Photography Credit: Jaden Hair

Please welcome guest author Jaden Hair of the oh-so-steamy SteamyKitchen.com as she shares an oh-so-spicy shrimp cocktail recipe she found on a trip to Asheville, North Carolina. ~Elise

I’ll be honest with you, I never order shrimp cocktail at a restaurant. Why? Because almost always the shrimp is too cold, the sauce is jarred and the dish is way overpriced.

But for some reason, a couple of weeks ago while on a trip to Asheville, North Carolina, I was possessed. It might have been the shock of the fresh mountain air (in Florida, the largest mountain we have is a speed bump)

With the waitress hovering over me, my finger stopped at the “Jumbo Shrimp Cocktail with Fresh Homemade Cocktail Sauce.”

The finger paused a little too long at the word “Sauce” and she took it as a sign of my order and zoomed off to make it happen.

Woooaaahhh…. $18.00 for a shrimp cocktail, are you kidding me? I was too embarrassed to change my order, because really, it was my own lingering finger fault.

When it arrived, I was still sulking (curse my slow finger!) but then I saw the plate. It wasn’t just a chef reaching into a bag of store-bought, pre-cooked rubbery shrimp and glopping a spoonful of jarred sauce. It really was the real-deal.

STORED DATA
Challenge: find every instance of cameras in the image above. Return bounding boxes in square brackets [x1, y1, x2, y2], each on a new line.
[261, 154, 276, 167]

--

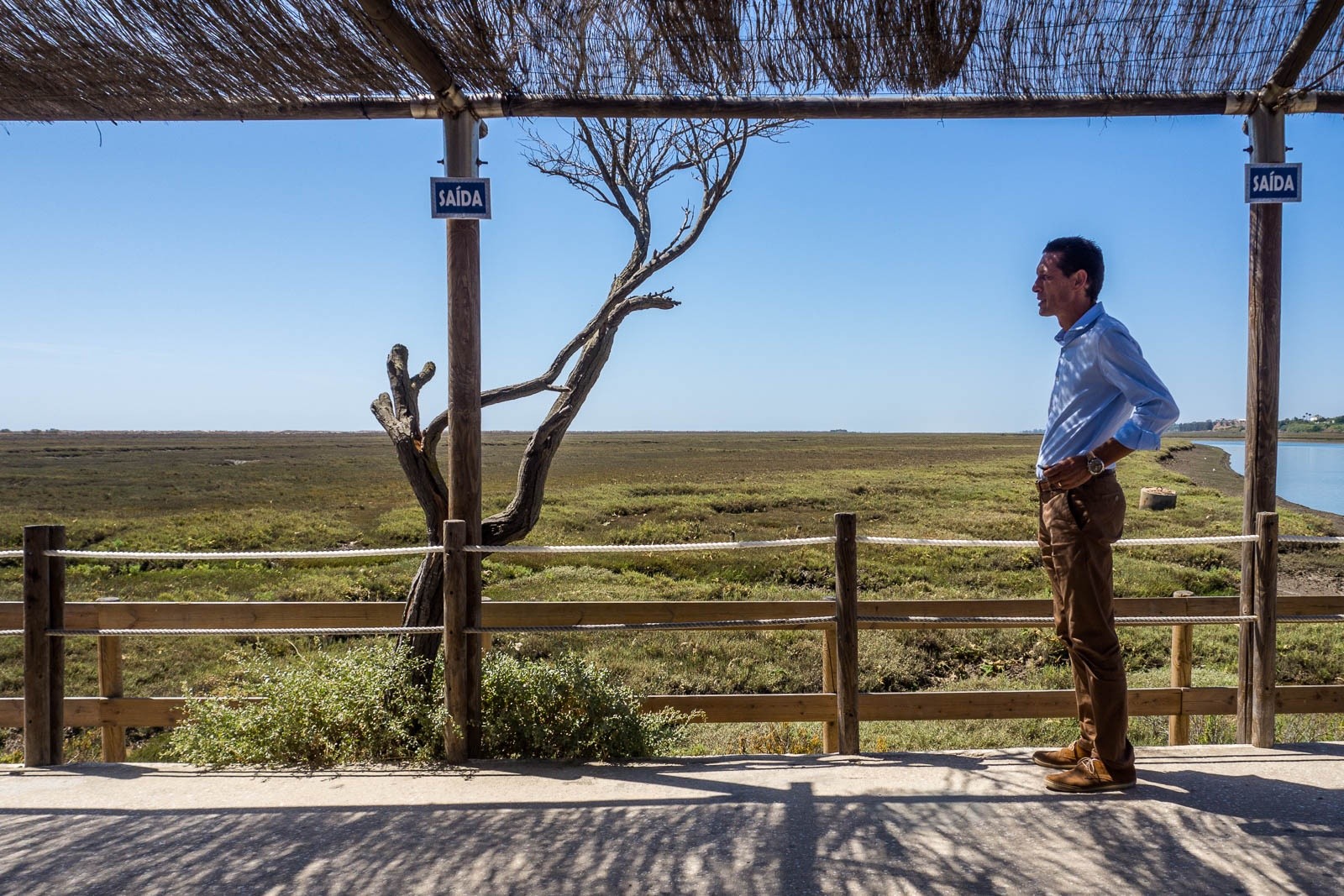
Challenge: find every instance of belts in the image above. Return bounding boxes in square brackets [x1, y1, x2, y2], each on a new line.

GOAL OF THE EXERCISE
Rewrite the shrimp cocktail passage starting with "With the waitress" and going on through "was the real-deal.", changing "waitress" to "server".

OUTPUT FOR THIS EXERCISE
With the server hovering over me, my finger stopped at the “Jumbo Shrimp Cocktail with Fresh Homemade Cocktail Sauce.”

The finger paused a little too long at the word “Sauce” and she took it as a sign of my order and zoomed off to make it happen.

Woooaaahhh…. $18.00 for a shrimp cocktail, are you kidding me? I was too embarrassed to change my order, because really, it was my own lingering finger fault.

When it arrived, I was still sulking (curse my slow finger!) but then I saw the plate. It wasn’t just a chef reaching into a bag of store-bought, pre-cooked rubbery shrimp and glopping a spoonful of jarred sauce. It really was the real-deal.